FLIES ON THE WINDOWSILL

She is sitting in Wilf’s old recliner in the sunroom of her own house. She does not intend to go to sleep. It is a bright afternoon late in the fall—in fact, it is Grey Cup day, and she is supposed to be at a potluck party, watching the game on television. She made an excuse at the last moment. People are getting used to her doing this sort of thing now—some still say they are worried about her. But when she does show up old habits or needs reassert themselves and she sometimes can’t help turning into the life of the party. So they stop worrying for a while.

Her children say that they hope she has not taken to Living in the Past.

But what she believes she is doing, what she wants to do if she can get the time to do it, is not so much to live in the past as to open it up and get one good look at it.

She doesn’t believe she is sleeping when she finds herself entering another room. The sunroom, the bright room behind her, has shrunk into a dark hall. The hotel key is in the door of the room, as she believes the keys used to be, though this is not something she has ever encountered in her own life.

It is a poor kind of place. A worn-out room for worn-out travellers. A ceiling light, a rod with a couple of wire hangers on it, a curtain of pink and yellow flowered material that can be pulled around to hide the hanging clothes from view. The
flowered material may be meant to supply the room with a note of optimism or even gaiety, but for some reason it does the opposite.

Ollie lies down on the bed so suddenly and heavily that the springs give out a miserable whine. It seems that he and Tessa get around by car now, and he does all the driving. Today in the first heat and dust of spring it has made him extraordinarily tired. She cannot drive.
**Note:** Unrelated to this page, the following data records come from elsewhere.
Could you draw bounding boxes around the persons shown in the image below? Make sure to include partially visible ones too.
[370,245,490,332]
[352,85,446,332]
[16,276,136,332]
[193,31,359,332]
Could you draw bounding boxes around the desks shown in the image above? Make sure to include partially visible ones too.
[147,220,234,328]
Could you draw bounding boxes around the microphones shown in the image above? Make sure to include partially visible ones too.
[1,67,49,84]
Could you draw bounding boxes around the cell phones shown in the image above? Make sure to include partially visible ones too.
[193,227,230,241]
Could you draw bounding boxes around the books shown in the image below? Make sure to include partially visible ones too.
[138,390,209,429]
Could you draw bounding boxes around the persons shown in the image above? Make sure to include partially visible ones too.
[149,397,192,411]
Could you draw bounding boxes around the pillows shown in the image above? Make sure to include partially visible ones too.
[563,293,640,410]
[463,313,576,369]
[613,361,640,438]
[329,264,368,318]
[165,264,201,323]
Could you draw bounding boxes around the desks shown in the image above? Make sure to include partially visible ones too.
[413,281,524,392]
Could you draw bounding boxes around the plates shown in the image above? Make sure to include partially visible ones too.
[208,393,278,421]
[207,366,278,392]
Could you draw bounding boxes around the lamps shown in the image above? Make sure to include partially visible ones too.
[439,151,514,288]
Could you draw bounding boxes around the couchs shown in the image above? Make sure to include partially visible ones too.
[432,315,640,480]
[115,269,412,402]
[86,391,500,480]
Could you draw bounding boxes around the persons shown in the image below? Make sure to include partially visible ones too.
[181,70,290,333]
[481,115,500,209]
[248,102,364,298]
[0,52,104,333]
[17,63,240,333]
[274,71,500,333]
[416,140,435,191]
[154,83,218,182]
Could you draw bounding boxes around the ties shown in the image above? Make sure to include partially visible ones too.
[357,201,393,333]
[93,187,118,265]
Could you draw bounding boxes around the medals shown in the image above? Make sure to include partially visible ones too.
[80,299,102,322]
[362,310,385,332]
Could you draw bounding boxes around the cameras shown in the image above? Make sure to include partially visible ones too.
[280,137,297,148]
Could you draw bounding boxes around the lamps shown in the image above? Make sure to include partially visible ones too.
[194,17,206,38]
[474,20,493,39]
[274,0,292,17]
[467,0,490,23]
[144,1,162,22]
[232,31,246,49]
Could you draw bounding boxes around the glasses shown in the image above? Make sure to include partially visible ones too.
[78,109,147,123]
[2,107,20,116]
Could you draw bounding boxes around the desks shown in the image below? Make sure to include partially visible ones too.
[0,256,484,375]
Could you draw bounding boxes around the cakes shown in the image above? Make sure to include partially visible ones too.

She has made a good deal of noise opening the costume case and more noise behind the thin plank partition of the bathroom. He pretends to be asleep when she comes out, but through the slits of his eyelids he sees her looking into the dresser mirror, which is speckled in spots where the backing has flecked away. She is wearing the yellow satin ankle-length skirt, and the black bolero, with the black shawl patterned with roses, the fringe half a yard long. Her costumes are her own idea, and they are neither original nor becoming. Her skin is rouged now, but dull. Her hair is pinned and sprayed, its rough curls flattened into a black helmet. Her eyelids are purple and her eyebrows lifted and blackened. Crow’s wings. The eyelids pressed down heavily, like punishment, over her faded eyes. In fact her whole self seems to be weighted down by the clothes and the hair and the makeup.

Some noise that he did not mean to make—of complaint or impatience—has reached her. She comes to the bed and bends down to remove his shoes.

He tells her not to bother.

“I have to go out again in a minute,” he says. “I have to go and see them.”